Nos anos em que a Califórnia teve muitas grandes tempestades de neve, a temporada de incêndios florestais no verão também foi adiada pela simples razão de que muitas das montanhas e contrafortes ficam cobertas de neve no final da primavera e no início do verão, e a neve não queima.
Este ano, a temperatura quente foi um grande fator.
De novembro ao final de janeiro, grande parte do oeste americano e grande parte da Sierra Nevada tiveram as temperaturas mais quentes desde que os registros meteorológicos modernos começaram em 1895, cerca de 3 a 6 graus Fahrenheit mais quentes do que a média de 1991 a 2020, de acordo com dados da NOAA, a Administração Oceânica e Atmosférica Nacional.
Assim, quando as tempestades surgiram, grande parte da precipitação caiu na forma de chuva em vez de neve. E embora nenhum estado da Califórnia esteja a sofrer com condições de seca, de acordo com o Monitor de Secas dos Estados Unidos, um relatório federal semanal divulgado todas as quintas-feiras, todos os outros estados do Ocidente estão a sofrer algum nível de seca, com as condições no Colorado e no Utah particularmente más.
“Ouvimos muito sobre o agravamento das crises hídricas no Rio Colorado neste verão, bem como sobre grandes incêndios florestais nas Montanhas Rochosas e possíveis Cascatas”, disse Daniel Swain, cientista climático do Instituto de Recursos Hídricos da Universidade da Califórnia.

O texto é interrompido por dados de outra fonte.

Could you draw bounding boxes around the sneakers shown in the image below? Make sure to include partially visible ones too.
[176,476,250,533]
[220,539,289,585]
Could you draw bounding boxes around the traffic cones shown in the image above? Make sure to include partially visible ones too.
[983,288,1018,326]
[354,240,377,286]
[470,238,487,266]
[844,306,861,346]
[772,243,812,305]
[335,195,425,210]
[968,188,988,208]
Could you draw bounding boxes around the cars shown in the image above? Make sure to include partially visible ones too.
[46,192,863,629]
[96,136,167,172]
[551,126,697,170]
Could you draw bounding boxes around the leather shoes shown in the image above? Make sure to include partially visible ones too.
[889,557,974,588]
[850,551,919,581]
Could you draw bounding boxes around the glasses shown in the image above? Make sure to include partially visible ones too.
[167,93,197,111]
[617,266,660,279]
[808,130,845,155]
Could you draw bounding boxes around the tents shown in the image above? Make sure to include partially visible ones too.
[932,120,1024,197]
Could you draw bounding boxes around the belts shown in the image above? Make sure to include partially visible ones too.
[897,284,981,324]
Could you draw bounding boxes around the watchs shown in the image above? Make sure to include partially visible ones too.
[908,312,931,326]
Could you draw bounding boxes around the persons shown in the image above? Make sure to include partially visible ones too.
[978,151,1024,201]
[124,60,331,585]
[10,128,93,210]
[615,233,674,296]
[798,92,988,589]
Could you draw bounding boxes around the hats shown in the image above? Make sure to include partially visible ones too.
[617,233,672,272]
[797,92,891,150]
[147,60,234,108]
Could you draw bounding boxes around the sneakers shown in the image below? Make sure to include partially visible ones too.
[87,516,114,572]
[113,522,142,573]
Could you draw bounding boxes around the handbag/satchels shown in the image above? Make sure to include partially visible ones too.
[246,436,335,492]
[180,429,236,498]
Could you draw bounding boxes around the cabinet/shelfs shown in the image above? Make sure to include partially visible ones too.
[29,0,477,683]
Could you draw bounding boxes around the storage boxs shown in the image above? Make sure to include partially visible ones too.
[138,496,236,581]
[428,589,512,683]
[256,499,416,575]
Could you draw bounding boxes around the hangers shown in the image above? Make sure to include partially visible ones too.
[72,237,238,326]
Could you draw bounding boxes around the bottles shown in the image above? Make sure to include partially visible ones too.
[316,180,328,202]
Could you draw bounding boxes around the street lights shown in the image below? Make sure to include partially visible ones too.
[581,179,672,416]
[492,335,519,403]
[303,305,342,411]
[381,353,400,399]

A escassez de água no Rio Colorado, que atravessa sete estados ocidentais e inclui dois enormes reservatórios, o Lago Mead e o Lago Powell, afecta a Califórnia, uma vez que o rio e os reservatórios fornecem água a Los Angeles e outras cidades no sul da Califórnia, bem como água de irrigação ao Condado Imperial. Quando o abastecimento do Rio Colorado, no sul da Califórnia, é limitado, isso coloca mais pressão no bombeamento de água do norte da Califórnia através do Delta do Rio Sacramento-San Joaquin, observou Mount.
A mudança climática parece estar desempenhando um papel nas condições de tudo ou nada que a Califórnia está enfrentando, disse Swain.
“Existem ligações claras entre o clima e o calor recorde e uma camada de neve baixa e variável”, disse ele. “E algumas evidências ligando a recente ‘chicotada’ e eventos recordes de chuva e aquecimento também.”
Além do clima mais quente que derrete a neve, as condições mais quentes costumam trazer mais tempestades e nevascas quando ocorrem, pois mais água pode evaporar em tempestades do Oceano Pacífico. Estudos climáticos publicados por Swain e outros cientistas nos últimos anos dizem que haverá mais “golpes climáticos”, com períodos mais secos e tempestades mais chuvosas, à medida que o clima aquecer nos próximos anos.
“Na verdade, acabei de receber uma foto de alguém em South Lake Tahoe esta manhã que pegou de 3 a 4 pés de neve na semana passada”, disse Swain. “E já está completamente derretido agora.”